> _TEXTE FOURNI_:
+++
L'image est assez saisissante. Elle est surtout éloquente pour l'expression de la démocratie en Côte d'Ivoire. Voir en effet Pascal Affi N'guessan, président du Front populaire ivoirien (FPI) sur les antennes de la télévision nationale, en train de '' démonter'' le régime d'Alassane Ouattara au cours d'un meeting au siège provisoire du FPI, relevait presque d'une chimère, depuis la chute du régime de la réfondation le 11 avril 2011.
Et pourtant, le dimanche 08 septembre, les téléspectateurs de la 1ère chaîne de télévision (RTI 1) ont eu droit au reportage de la passation des charges entre Affi et Miaka, pendant près de 90 secondes. Un bon point à accorder à l'administration Ouattara, qui ouvre ainsi une voie pour l'expression démocratique, bafouée en Côte d'Ivoire depuis la crise post-électorale.
+++
> _DONNÉES_:

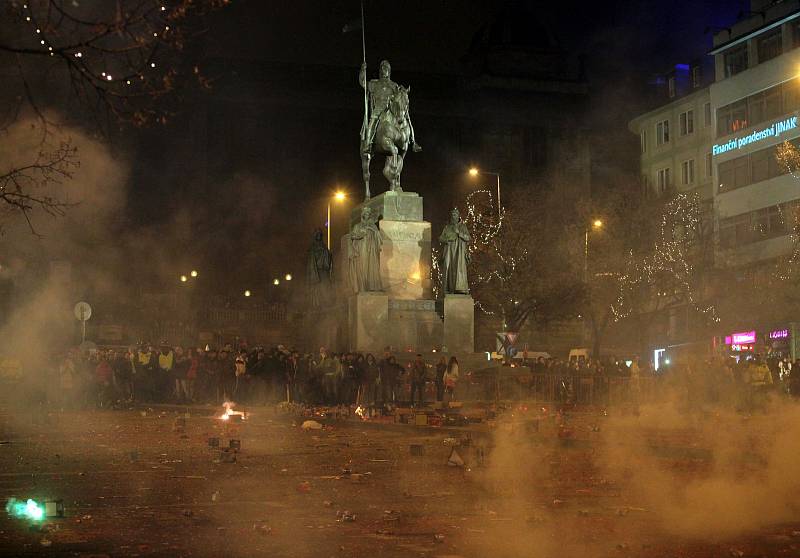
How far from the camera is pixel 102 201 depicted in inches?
1499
+++
> _CONSIGNE DONNÉE A_:
Dans l'article sur l'apparition de Pascal Affi N'guessan à la télévision nationale, combien de temps a duré le reportage diffusé sur RTI 1 ?
> _CONSIGNE DONNÉE B_:
Pourriez-vous poursuivre l'article sur l'apparition de Pascal Affi N'guessan à la télévision nationale après sa dernière phrase ?
Ce matériel provient d'une autre source.

> _RÉSULTAT FINAL A_:
Près de 90 secondes.

> _RÉSULTAT FINAL B_:
En effet, au cours d'une récente rencontre avec la convention de la société civile ivoirienne (CSCI), Pascal Affi N'guessan dénonçait justement « la caporalisation des médias d’État ». Une utilisation sans partage de ces médias par le régime en place. On pourrait dire qu'il a eu la réponse à cette préoccupation, avec ce passage à la télé.
Mais aussi au quotidien pro-gouvernemental Fraternité Matin qui a consacré deux pages à la cérémonie de passation des charges. Mieux, depuis sa libération provisoire le lundi 05 août 2013, le président du FPI parle. Il saisit toutes les tribunes qui lui sont offertes pour dénoncer « les tares » du régime, dans un langage cru, parfois virulent, sans que des hommes armés ne débarquent, comme par le passé, pour y mettre fin. Cela crée des grincements de dents au sein du camp au pouvoir, dont des membres comprennent difficilement cette « trop grande » liberté accordée aux pontes de l'ancien régime. « Votre liberté provisoire ne doit pas être un motif d'arrogance », a dénoncé le porte-parole du Rdr, Joël N'guessan, dans une déclaration parvenue hier à notre Rédaction.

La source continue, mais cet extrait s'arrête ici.